Yeh I'd say battery life and the **** of having to use iTunes, hateful piece of software that.

In terms of the phone itself, I had a 3G and sent it back after a few weeks, I just could not get on with the on screen keypad, I know they say it learns your style but after 3 weeks it was no different.

It's too locked down for my liking as well, apple want to control everything and it's very annoying.



stokie84 said:


> I have the nokia 5800 and i say its BETTER than the iphones as my mates got one and ive had a play with it!


So have I, I wouldn't say it's better, areas of it are nice, but the S60 is a bit of a faff. I used to have a SE W960i (which broke 3 times, gutted, loved the phone), that ran UIQ3 and I have to say I prefered that over S60 5th.

Is it a better handset than the iPhone? The physical device certainly is nicer in the hand, but the OS on the iPhone is much better, but then the S60 gives you more freedom. A nice compromise would be OSX that allowed you as much freedom as S60 and didn't need fecking iTunes!!!!



Dougster said:


> "3. ITunes - What is the Nokia equivalent?"
> 
> Anything other than the above!!


The Ovi app, allows you to manage everything on the phone, you can send texts to it whilst it's plugged in via USB or hooked up by bluetooth, so if your on the computer you don't need to be next to your phone.

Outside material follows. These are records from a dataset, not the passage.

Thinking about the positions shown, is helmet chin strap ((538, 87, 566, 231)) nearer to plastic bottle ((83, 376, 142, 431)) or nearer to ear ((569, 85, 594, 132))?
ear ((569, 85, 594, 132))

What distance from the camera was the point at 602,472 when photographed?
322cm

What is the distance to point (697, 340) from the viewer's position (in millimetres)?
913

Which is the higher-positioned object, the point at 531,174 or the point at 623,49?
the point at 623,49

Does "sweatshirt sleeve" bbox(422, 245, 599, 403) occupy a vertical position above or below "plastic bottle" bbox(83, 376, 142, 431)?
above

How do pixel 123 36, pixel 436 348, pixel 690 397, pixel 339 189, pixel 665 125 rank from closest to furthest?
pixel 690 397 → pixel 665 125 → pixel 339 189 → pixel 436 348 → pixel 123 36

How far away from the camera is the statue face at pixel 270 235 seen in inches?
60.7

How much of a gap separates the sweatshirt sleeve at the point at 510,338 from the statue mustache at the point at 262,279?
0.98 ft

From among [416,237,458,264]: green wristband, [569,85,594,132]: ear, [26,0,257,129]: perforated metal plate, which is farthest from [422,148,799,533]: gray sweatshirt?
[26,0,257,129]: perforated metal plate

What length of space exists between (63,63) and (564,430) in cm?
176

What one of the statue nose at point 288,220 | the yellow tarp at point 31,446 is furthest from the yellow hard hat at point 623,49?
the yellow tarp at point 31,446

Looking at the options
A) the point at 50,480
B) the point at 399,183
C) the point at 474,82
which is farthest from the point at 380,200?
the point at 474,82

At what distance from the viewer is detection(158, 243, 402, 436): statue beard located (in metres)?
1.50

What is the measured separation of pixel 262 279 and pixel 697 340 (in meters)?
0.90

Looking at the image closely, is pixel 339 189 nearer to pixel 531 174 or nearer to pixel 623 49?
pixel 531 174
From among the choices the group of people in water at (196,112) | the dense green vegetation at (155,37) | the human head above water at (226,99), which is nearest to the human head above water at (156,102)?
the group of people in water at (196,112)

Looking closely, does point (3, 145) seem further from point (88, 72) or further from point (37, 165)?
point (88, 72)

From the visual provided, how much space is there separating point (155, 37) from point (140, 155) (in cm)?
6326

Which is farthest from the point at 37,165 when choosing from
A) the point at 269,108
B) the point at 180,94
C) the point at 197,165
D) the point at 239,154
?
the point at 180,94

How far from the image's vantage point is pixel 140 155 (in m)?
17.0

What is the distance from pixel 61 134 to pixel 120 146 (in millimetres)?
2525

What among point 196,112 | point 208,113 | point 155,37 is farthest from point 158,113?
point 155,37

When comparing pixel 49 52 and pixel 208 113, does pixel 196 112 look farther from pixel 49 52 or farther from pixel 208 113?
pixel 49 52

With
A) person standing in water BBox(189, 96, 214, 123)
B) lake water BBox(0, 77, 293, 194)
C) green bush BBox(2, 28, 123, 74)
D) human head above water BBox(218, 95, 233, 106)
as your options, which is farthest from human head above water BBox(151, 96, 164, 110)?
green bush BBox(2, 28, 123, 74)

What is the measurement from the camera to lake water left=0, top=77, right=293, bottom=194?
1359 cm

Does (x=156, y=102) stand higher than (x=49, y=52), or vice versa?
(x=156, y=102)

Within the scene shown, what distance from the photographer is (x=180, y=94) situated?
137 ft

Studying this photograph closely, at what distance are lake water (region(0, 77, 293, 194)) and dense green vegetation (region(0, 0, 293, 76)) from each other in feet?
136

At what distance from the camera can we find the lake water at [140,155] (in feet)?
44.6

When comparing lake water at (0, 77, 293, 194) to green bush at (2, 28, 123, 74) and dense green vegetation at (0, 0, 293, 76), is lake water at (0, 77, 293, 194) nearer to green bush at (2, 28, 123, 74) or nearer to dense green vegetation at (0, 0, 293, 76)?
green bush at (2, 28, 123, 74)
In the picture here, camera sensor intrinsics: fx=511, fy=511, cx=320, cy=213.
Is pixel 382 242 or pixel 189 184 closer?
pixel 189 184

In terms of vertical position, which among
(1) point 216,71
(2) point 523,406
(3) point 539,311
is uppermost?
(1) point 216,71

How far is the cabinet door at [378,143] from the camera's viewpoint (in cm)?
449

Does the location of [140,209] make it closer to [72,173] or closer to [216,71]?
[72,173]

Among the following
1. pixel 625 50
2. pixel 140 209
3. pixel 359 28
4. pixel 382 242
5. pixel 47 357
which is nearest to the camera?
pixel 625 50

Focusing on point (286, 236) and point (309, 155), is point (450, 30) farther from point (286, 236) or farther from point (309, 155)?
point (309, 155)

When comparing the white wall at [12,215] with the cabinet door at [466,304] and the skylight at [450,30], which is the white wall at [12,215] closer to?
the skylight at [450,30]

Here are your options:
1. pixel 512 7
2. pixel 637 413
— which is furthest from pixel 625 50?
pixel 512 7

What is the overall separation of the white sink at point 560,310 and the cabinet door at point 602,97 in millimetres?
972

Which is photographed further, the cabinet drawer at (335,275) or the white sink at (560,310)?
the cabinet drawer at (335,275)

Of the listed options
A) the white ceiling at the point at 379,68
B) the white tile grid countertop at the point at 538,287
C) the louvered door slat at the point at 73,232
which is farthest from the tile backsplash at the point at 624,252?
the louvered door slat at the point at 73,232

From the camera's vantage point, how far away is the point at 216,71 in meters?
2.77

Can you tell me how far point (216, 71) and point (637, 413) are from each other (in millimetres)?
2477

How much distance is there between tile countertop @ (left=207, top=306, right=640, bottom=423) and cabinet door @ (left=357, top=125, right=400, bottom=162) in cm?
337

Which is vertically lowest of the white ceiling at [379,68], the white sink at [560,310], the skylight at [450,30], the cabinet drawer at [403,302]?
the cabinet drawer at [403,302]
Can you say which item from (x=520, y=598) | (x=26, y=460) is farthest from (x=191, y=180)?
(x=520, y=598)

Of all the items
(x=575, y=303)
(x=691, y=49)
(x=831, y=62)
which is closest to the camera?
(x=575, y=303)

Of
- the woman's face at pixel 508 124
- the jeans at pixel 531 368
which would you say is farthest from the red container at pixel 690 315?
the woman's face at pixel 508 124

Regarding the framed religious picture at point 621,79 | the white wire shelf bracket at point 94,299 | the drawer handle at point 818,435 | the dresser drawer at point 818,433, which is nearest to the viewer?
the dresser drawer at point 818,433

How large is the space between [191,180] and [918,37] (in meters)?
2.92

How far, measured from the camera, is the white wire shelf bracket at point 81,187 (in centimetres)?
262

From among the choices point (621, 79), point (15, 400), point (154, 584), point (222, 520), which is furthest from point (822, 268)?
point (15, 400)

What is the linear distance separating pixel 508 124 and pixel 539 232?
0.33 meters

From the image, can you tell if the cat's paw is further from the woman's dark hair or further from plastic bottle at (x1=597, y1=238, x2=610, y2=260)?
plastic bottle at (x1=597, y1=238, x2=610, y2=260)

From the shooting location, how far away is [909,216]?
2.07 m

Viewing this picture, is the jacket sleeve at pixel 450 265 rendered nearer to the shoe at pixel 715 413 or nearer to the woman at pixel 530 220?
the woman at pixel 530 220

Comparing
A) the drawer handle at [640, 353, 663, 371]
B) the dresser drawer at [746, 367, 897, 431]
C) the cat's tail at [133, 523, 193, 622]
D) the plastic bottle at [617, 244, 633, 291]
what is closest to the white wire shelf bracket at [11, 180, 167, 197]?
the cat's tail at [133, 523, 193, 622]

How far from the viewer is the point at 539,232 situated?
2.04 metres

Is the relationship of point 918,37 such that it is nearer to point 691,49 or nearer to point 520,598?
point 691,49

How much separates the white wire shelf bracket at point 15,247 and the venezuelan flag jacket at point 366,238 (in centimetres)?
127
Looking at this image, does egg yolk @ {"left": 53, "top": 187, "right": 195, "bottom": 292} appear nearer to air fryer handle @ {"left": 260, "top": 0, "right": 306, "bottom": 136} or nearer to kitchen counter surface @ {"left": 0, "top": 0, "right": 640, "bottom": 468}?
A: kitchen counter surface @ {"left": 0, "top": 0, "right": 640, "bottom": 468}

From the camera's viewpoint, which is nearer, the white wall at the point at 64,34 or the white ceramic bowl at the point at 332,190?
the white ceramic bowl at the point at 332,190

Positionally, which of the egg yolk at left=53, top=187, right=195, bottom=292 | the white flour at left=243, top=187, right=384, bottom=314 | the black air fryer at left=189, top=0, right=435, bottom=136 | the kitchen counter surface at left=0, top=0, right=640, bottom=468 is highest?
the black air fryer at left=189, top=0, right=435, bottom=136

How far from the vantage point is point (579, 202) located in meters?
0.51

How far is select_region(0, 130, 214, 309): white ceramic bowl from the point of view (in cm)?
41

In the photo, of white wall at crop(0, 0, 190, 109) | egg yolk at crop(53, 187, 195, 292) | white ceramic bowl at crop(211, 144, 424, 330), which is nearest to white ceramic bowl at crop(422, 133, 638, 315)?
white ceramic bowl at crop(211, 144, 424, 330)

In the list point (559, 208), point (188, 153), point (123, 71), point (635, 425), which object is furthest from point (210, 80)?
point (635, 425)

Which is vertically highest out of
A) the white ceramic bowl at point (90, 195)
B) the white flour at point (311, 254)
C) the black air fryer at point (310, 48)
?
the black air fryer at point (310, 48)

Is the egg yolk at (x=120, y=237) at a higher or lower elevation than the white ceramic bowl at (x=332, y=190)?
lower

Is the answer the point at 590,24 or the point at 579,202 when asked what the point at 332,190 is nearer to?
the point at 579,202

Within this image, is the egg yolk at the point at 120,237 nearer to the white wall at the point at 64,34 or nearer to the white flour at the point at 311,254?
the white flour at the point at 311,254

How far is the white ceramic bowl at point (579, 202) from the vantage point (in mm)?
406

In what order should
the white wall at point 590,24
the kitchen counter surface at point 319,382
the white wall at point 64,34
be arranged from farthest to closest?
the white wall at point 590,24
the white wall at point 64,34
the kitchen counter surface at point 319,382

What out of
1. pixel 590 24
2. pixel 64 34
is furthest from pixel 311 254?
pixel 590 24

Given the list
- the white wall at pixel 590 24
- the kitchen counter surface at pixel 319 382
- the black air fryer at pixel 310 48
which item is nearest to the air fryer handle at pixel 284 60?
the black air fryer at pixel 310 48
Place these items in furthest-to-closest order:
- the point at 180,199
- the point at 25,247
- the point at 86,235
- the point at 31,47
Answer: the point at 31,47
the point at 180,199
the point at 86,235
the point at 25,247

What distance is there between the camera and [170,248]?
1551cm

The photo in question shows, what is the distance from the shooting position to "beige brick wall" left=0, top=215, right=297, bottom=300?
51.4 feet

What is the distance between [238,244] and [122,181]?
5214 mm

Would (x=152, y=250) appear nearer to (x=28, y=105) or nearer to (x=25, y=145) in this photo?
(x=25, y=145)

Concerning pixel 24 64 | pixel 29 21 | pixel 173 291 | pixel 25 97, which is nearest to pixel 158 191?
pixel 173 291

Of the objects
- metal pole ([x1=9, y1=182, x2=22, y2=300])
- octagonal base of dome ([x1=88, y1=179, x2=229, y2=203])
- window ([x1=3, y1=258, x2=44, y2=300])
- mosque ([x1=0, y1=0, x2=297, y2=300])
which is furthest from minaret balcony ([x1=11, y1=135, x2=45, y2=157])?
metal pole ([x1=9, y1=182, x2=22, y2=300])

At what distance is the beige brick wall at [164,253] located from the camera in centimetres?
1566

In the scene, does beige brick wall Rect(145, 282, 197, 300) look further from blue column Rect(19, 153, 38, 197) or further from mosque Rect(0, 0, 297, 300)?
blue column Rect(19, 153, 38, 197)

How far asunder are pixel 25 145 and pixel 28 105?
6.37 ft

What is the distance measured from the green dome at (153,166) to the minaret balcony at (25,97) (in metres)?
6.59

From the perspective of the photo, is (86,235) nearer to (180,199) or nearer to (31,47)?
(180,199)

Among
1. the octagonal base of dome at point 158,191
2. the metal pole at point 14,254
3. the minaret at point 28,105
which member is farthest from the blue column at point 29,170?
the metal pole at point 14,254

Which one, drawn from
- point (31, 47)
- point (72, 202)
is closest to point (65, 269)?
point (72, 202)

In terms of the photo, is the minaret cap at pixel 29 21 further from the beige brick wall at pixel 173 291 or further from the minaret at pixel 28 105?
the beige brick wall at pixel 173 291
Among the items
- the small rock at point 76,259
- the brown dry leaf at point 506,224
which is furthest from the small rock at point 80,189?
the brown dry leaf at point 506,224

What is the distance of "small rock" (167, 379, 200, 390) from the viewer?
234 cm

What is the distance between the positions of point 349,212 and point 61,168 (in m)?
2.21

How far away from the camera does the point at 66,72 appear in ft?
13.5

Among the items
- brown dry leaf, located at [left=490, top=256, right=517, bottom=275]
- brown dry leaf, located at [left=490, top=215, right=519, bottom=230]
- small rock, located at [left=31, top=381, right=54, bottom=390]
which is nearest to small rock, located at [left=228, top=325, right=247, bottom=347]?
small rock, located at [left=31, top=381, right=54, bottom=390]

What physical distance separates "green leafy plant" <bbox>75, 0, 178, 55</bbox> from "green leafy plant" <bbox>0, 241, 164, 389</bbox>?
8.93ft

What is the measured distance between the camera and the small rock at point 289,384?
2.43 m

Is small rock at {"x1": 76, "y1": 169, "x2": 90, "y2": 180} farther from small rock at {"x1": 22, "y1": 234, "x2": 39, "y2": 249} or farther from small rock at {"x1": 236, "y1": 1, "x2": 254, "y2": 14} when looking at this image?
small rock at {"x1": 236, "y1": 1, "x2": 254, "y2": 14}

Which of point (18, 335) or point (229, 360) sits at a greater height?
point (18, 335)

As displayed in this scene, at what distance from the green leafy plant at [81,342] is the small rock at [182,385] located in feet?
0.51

You can back everything up, manage the files, install apps etc all from the computer, mine hooks up with the usb as soon as i'm in the house (and the computer is on) as I've go a 100m range BlueTooth dongle.

And if you don't like doing that? You can just drag and drop.


----------



## e60mad (Dec 10, 2007)

The iPhone is no doubt in a class of its own, but it does certainly had its problems. I mean it wasn't until recently you could send an MMS, Copy/Paste, send a contact to someone else etc etc. 
Still outstanding is 
- the fact that it can be painfully slow (did it register that I just pressed a button on the screen, best press it again just to be sure...!), 
- it can still crash a fair bit, 
- Safari (see also last point again), 
- no sync via Bluetooth (FFS!)
- I'm not even half way through my contract! (personal moan)
Still all that said, its still the best thing I've bought in a very very long time.


----------



## SuperchargedLlama (Apr 25, 2008)

e60mad said:


> The iPhone is no doubt in a class of its own, but it does certainly had its problems. I mean it wasn't until recently you could send an MMS, Copy/Paste, send a contact to someone else etc etc.
> Still outstanding is
> - the fact that it can be painfully slow (did it register that I just pressed a button on the screen, best press it again just to be sure...!),
> - it can still crash a fair bit,
> ...


The 3GS definitely fixed the slow bit, but when you look at the 3GS you think, "any other handset maker would have put all of that in the first time round", Apple do these incremental upgrades so people get the same thing but a bit better each time. There are just too many fanboys that swallow it up. Look at Samsung, they are really pushing the envelope with what a phone can have in it and what it can do, yet some how the iPhone is better?? Well no, it's just the OS. Android might turn this around though.


----------



## gatecrasher3 (Jul 21, 2006)

stokie84 said:


> and my dads got the nokia N97 also no problems


Hideous phone. I tried one before sending it back and getting a 3GS.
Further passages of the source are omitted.